Among the entries below, one line contains "Tanzania, site P11, 2015-05-06" and another contains "common name: blue wildebeest". Transcribe those two lines and every line between them, exactly.

..........

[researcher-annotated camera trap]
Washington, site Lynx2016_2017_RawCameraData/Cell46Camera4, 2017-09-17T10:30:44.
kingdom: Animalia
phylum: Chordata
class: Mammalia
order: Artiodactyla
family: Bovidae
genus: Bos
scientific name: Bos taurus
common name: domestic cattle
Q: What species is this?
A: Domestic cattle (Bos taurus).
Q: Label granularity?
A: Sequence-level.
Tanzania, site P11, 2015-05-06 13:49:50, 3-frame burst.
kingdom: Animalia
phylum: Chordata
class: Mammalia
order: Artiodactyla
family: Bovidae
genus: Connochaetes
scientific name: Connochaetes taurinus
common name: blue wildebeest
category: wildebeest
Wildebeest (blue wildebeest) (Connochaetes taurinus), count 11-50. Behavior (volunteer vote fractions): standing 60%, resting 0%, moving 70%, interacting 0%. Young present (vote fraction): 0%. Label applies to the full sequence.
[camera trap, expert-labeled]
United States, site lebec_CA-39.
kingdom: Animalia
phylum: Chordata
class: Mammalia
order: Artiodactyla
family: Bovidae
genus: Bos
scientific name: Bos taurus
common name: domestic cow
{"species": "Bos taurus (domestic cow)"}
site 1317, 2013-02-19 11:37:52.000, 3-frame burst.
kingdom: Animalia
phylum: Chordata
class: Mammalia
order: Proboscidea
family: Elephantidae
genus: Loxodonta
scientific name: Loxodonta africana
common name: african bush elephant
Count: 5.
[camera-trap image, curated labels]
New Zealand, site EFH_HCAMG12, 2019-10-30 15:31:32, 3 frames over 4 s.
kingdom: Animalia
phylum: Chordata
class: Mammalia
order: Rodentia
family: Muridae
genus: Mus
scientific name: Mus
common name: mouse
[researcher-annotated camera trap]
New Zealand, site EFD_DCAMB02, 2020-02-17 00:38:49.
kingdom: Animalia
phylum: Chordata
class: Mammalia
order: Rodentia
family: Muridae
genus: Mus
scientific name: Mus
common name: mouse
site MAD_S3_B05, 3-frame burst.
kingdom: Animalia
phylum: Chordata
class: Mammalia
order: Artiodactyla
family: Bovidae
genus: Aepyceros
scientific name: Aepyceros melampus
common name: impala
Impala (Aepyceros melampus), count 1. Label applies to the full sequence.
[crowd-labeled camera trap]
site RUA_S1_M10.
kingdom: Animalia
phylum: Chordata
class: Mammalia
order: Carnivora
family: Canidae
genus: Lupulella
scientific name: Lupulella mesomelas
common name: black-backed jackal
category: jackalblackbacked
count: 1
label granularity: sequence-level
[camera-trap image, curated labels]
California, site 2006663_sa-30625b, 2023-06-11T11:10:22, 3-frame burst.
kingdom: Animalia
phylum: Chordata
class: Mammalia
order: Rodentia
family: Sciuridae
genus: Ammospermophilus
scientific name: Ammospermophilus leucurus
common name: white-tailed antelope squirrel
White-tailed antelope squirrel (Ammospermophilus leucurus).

..........

Solution to the problem:
Tanzania, site P11, 2015-05-06 13:49:50, 3-frame burst.
kingdom: Animalia
phylum: Chordata
class: Mammalia
order: Artiodactyla
family: Bovidae
genus: Connochaetes
scientific name: Connochaetes taurinus
common name: blue wildebeest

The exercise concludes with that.